Reproduce the items without changes, beginning at the first line and ending after the line that contains "306L464 303H454L447 310H436V313H425V317L410".

··· DATASET CONTENT ···

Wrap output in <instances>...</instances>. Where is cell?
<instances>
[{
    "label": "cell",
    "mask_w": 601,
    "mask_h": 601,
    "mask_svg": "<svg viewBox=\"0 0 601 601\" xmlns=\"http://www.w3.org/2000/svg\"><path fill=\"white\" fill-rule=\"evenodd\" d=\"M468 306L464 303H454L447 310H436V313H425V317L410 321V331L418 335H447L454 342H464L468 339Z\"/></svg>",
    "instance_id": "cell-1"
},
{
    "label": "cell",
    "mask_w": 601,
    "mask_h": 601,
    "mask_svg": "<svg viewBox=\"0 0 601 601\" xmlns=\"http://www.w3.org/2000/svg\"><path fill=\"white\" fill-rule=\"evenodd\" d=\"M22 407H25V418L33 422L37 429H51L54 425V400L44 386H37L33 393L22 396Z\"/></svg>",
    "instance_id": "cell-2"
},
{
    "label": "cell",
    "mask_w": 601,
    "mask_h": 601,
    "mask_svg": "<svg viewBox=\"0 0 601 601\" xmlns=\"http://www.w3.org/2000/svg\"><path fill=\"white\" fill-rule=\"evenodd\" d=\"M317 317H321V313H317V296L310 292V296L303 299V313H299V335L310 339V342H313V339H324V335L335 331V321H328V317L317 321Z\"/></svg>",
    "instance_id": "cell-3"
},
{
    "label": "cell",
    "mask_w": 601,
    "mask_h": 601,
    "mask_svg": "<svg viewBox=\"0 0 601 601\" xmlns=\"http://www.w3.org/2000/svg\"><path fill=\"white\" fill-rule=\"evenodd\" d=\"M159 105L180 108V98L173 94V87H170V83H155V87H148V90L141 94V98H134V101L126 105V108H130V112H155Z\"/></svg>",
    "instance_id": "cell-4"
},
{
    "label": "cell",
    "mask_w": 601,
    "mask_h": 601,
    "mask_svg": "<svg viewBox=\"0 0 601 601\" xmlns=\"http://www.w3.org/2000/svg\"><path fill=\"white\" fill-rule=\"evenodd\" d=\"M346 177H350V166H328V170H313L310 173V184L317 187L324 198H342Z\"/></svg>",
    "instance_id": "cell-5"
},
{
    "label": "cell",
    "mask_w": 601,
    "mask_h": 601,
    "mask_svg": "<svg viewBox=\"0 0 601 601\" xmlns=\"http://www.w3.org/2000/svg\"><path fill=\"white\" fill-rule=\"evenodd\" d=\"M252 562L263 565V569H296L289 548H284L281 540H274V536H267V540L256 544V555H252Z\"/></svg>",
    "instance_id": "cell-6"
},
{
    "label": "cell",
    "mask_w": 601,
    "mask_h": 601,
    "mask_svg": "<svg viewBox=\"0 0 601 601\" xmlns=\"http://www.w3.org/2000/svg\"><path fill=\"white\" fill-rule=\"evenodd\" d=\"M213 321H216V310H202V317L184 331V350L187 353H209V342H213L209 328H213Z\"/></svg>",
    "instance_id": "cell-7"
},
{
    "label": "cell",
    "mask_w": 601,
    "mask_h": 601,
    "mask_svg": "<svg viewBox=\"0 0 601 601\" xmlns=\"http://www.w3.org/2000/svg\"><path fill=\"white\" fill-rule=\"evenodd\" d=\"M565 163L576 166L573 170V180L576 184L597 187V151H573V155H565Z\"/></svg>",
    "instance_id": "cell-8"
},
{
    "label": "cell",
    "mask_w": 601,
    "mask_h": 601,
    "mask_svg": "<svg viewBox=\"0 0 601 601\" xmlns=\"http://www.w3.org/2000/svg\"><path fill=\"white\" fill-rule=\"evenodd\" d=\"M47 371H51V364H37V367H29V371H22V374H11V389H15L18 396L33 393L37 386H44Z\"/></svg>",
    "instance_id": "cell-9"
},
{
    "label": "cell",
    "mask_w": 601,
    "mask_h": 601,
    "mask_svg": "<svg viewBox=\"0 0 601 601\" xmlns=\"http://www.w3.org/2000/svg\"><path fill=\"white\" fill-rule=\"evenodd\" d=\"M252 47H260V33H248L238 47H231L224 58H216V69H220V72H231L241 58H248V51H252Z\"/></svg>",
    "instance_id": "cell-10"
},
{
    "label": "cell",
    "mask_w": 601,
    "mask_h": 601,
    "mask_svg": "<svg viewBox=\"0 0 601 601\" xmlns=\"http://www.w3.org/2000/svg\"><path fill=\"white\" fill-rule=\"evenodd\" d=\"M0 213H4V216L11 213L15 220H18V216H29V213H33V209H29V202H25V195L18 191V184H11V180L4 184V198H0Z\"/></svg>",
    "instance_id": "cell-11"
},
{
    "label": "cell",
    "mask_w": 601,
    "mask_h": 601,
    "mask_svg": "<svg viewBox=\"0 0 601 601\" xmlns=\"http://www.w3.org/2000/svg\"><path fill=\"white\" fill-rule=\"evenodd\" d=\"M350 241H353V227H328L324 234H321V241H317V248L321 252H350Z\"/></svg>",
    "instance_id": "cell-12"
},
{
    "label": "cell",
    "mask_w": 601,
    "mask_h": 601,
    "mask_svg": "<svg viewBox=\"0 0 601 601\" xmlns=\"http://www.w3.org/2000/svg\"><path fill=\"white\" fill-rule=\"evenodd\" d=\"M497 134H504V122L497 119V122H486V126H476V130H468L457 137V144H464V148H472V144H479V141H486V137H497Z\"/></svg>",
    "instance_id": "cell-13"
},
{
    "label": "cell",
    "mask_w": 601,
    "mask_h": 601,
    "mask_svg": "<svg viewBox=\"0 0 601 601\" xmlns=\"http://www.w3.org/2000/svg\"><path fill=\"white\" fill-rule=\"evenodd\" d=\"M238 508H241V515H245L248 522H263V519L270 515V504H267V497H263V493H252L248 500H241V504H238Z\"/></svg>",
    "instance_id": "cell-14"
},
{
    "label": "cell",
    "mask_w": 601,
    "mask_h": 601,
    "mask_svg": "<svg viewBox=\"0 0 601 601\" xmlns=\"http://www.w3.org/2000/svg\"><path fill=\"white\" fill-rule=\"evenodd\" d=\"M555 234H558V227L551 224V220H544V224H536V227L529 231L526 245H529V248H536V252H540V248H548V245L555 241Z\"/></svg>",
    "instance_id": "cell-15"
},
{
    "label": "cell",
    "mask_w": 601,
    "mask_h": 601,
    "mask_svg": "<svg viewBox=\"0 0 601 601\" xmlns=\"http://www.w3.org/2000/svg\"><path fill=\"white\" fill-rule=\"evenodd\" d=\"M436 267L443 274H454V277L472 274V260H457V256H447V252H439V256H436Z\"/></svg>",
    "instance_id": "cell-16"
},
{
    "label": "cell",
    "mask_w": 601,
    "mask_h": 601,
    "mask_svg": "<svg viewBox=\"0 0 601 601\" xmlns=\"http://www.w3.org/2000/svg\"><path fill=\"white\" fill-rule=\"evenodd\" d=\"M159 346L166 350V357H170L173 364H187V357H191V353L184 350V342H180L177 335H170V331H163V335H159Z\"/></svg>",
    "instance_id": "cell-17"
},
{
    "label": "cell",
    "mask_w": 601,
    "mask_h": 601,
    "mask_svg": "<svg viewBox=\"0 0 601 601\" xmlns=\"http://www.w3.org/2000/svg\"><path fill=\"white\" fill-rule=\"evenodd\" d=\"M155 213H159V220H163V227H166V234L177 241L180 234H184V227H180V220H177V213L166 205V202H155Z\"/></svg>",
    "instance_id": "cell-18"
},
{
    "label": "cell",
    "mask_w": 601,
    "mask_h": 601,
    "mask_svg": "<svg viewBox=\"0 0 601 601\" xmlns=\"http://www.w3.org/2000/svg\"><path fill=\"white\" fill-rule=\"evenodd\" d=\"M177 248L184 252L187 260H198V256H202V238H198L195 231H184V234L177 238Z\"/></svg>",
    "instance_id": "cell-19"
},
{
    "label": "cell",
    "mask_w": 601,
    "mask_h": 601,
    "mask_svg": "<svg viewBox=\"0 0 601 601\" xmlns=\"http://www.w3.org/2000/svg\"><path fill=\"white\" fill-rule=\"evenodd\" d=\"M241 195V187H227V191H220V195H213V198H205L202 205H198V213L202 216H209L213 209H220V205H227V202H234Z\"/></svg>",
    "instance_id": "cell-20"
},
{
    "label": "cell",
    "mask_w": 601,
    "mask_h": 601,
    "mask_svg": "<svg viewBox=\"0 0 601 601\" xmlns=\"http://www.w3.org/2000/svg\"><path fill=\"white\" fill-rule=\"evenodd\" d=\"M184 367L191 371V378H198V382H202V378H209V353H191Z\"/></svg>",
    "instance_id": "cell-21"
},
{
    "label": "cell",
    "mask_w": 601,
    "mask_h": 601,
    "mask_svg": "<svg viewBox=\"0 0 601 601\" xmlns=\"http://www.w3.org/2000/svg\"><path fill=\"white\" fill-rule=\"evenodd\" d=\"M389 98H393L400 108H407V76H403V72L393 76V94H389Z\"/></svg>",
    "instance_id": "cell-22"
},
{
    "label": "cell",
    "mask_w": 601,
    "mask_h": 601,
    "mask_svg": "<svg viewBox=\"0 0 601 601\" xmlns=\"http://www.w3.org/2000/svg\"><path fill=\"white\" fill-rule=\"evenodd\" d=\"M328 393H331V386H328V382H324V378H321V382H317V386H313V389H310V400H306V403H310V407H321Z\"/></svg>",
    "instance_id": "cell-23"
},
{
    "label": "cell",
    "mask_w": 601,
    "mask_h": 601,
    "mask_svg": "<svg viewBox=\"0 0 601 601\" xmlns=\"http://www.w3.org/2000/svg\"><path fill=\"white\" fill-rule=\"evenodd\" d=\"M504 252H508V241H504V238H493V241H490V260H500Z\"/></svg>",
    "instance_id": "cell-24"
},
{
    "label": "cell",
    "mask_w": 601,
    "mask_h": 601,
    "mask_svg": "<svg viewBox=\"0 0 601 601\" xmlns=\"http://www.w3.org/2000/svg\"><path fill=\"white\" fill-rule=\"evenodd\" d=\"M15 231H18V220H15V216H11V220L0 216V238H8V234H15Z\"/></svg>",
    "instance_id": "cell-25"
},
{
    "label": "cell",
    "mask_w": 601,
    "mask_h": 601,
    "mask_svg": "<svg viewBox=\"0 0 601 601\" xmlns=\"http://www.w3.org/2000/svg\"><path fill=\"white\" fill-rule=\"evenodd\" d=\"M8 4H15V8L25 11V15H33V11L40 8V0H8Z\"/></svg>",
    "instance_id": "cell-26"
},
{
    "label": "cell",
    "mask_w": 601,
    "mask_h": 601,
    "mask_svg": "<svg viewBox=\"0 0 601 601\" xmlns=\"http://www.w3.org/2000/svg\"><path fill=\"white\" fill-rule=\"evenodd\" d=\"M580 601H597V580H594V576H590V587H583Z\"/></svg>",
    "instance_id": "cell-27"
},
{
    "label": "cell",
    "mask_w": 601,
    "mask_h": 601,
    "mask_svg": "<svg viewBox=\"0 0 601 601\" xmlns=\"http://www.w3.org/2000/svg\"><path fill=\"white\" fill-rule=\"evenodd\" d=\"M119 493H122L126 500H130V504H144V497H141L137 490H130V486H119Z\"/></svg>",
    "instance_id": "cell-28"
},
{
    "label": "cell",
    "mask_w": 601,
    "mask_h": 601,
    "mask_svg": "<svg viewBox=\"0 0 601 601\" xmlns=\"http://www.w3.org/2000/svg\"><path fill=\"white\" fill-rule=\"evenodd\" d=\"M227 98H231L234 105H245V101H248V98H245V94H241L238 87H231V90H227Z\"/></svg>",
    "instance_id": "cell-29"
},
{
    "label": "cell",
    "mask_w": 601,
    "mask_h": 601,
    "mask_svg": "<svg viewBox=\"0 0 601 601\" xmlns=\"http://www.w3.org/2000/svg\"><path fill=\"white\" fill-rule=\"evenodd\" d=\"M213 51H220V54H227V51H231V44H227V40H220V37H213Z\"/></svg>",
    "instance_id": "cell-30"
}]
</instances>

···

ANSWER TO THE EXERCISE —
Wrap output in <instances>...</instances>. Where is cell?
<instances>
[{
    "label": "cell",
    "mask_w": 601,
    "mask_h": 601,
    "mask_svg": "<svg viewBox=\"0 0 601 601\" xmlns=\"http://www.w3.org/2000/svg\"><path fill=\"white\" fill-rule=\"evenodd\" d=\"M468 306L464 303H454L447 310H436V313H425V317L410 321V331L418 335H447L454 342H464L468 339Z\"/></svg>",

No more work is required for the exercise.